Lee’s Owl Band, popular dance band started by Lee Chatham, Rice Institute

He also turns up in this image from Homecoming in 1951, where he organized a Lee’s Owls reunion:

Lee’s Owls performing during Homecoming sign-up, Rice Institute 1951

Bonus: Here’s the sharp-eyed and sharp dressed Coach Hjertberg, circa 1929.

Coach Ernie Hjertberg, Rice Institute

This entry was posted in Uncategorized. Bookmark the permalink.

2 Responses to Scouting Report, 1929

  1. almadenmike says:

    A search on newspapers.com shows not this original article, but that an Associated Press dispatch about Coach Ernie’s find appeared in papers nationwide — from Brooklyn to Honolulu — from April 22-May 24, 1929.

    But an article on page 3 of the April 19, 1929, Thresher written by Stuart Lamkin says that the newspaper’s details aren’t exactly accurate:

    > > >
    Coach Hjertberg ran up to me and shook a newspaper clipping under my nose.

    “Do you write for the Thresher?” he wanted to know.

    “Well . . . spasmodically,” I admitted.

    “Then for Heaven’s sake, get a spasm and tell them I didn’t do this, and another thing . . .,” he exploded.

    “This” was the story about the discovery, by Coach Hjertberg, of Briggs Manuel as broad jump prospect. Part of the story was true—that part about Briggs being engaged in a game of leap-frog when his possibilities were noticed, but the discoverer was not the coach, but was Emmett Brunson, captain of the track team.

    And therein lies the moral.

    Out of a male student body of seven or eight hundred, it is almost: impossible for there to be as few fellows talented in some phase of track work as there are now out for track.

    There is some event on the program of track and field events which is especially adapted to almost every type of physique, but even so, no one is born with the ability to go right out and excel in the event for which he might be suited.

    And that is the reason we have coaches. Theirs is the work to develop the natural athletic adaptation which lies dormant in every individual, a work for which Rice’s coach is known as one of the most successful thruout (sic) the world, for more Olympic place winners have been handled by him than by any other one coach.
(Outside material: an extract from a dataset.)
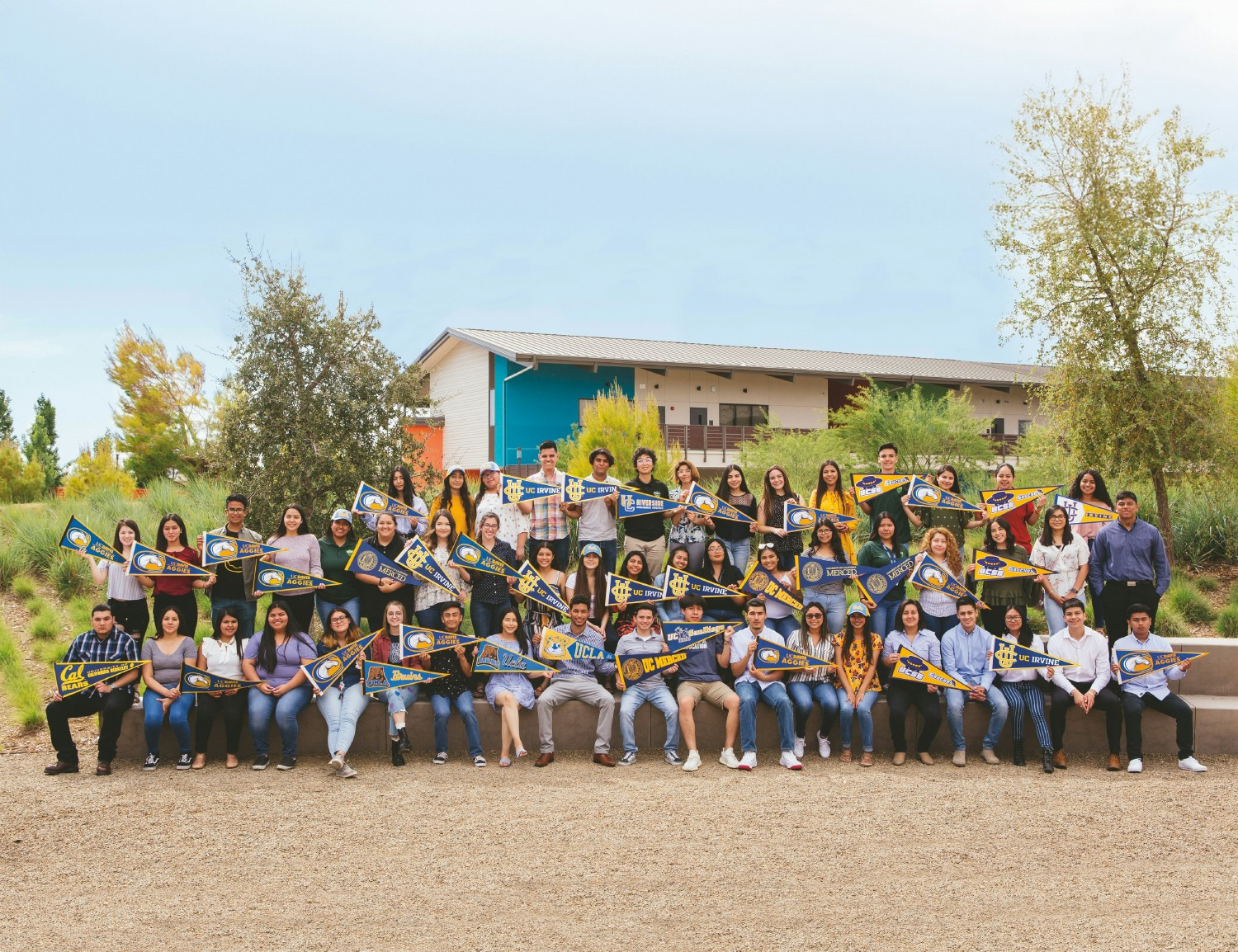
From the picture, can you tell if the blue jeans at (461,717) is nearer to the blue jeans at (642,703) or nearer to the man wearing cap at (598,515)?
the blue jeans at (642,703)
    But with all his genius, he is powerless as long as potential champions refuse to come near the track. He is crying for men to come out and work to replace the vacancies which occur with the Commencement Exercises every year.

    Don’t let the fact that you have not heretofore engaged in any track work keep you from reporting, for that means only that you will perhaps have to work a little harder than the fellow who is a bit more experienced, and much sweeter is the victory, earned by hard effort, which comes to him who is the underdog.

    The coach said to “Tell them that nothing would please me more than to have every man in school out for track, and if not then everyone can be on the lookout for likely material, and when is it noticed, I should be notified at once.”
    < < <

    Of course, Emmett Brunson would turn out to be a darned good Rice track coach and judge of athletic talent in his own right.

    • almadenmike says:

      FTR. Briggs Manuel competed in the broad and high jump in 1929, but is not listed among Rice track letter winners. Lamkin ran the in the 220- and 440-yard dashes and in relays. He earned a letter in 1930.